Interpretation #5 Jesus cried because he understood human grief
The phrase “Jesus wept” is also interpreted as Jesus being a God and a human at the same time. He had compassion and love for everyone and treated their grief as his own. It can be observed that Jesus knew that he was capable of bringing his friend Lazarus back from the dead. However, the atmosphere of sorrow and sadness around led to him feeling the pain and shed tears for the loss.
Historical Background of John 11:35
The entire chapter of John 11 is about Lazarus’ death and Jesus resurrecting him from the dead. The death of Lazarus was meant to be symbolic of Jesus’ own crucifixion and resurrection. “Jesus wept” is a phrase well-known for being the shortest verse in the Bible’s King James Version (KJV) and several other versions. This verse appears in John’s narrative of the death of Lazarus of Bethany, a follower of Jesus. Lazarus’s sisters: Mary and Martha, sent word to Jesus of their brother’s illness and imminent death, but Jesus arrived four days after Lazarus passed away. After talking to the grieving sisters and seeing Lazarus’s friends weeping, he was deeply troubled and moved. After asking where Lazarus had been laid and being invited to come to see him, Jesus wept. He then went to the tomb and prayed aloud to God, the Father, and ordered Lazarus to come out, resurrected.

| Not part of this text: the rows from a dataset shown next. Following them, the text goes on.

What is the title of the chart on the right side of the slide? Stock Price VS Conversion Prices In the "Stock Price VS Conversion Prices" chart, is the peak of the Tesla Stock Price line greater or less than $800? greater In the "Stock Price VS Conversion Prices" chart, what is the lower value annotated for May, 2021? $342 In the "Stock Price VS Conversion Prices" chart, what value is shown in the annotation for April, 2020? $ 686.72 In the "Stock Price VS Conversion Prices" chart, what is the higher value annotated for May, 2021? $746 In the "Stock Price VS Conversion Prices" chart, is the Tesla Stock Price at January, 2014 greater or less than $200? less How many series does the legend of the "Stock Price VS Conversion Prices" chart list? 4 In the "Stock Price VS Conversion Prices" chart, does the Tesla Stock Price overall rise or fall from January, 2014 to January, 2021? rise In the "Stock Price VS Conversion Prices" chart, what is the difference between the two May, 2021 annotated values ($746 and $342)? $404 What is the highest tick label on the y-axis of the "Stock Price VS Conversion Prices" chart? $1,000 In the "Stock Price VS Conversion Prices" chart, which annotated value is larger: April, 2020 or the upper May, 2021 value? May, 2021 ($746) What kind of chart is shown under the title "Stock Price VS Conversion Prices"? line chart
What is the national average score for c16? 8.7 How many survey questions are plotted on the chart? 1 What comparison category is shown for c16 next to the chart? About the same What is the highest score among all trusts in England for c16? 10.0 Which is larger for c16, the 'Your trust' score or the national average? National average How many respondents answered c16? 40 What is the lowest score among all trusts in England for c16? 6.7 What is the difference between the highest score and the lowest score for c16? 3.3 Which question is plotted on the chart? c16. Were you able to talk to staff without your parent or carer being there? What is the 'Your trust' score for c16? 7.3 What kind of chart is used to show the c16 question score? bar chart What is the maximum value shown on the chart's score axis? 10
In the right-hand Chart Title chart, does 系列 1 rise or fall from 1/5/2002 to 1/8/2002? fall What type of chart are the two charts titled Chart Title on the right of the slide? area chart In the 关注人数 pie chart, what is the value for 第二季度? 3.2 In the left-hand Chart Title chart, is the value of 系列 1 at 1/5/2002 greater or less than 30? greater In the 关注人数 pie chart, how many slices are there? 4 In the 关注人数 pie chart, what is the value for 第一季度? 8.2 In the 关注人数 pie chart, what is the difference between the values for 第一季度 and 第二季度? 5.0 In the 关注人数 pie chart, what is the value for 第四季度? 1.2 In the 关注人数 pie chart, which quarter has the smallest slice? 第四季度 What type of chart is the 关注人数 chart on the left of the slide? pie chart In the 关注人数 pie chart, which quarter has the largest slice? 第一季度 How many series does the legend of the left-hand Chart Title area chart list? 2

Literary Devices of John 11:35
Although John 11:35 is one of the shortest verses in the English Bible, it has plenty of relevant literary devices when looked at closely. Below are a few examples.
Theme – The verse John 11:35 is the short verse in the Bible, both New Testament and Old Testament combined. However, there is the use of powerful themes that are connected to the entire chapter. For example, sorrow, sympathy, grief, and compassion
Ambiguity – The verse ‘Jesus wept’ has more than interpretation, making it a good example of ambiguity. For example, Jesus might have wept due to his delay, loss of his friend, or foreseeing his own death.
Understatement – In John 11: 35 ‘Jesus wept’ is also used as an understatement to make Jesus’ expression of grief and loss of his less important. As Jesus was not weeping like Lazarus’ sisters Martha and Mary. He was expressing his grief in silence while also recognizing that he was about to die on the cross like a human.
Literary topos – This device is mostly used to start an argument which is one of the most used rhetoric in Classical Greek literature. Here Jesus wept is used in sermons to allow the listener to see human nature in Jesus while acknowledging Jesus’ divine nature. Thus, the speaker and the listener argue about Jesus’ humanity and divinity.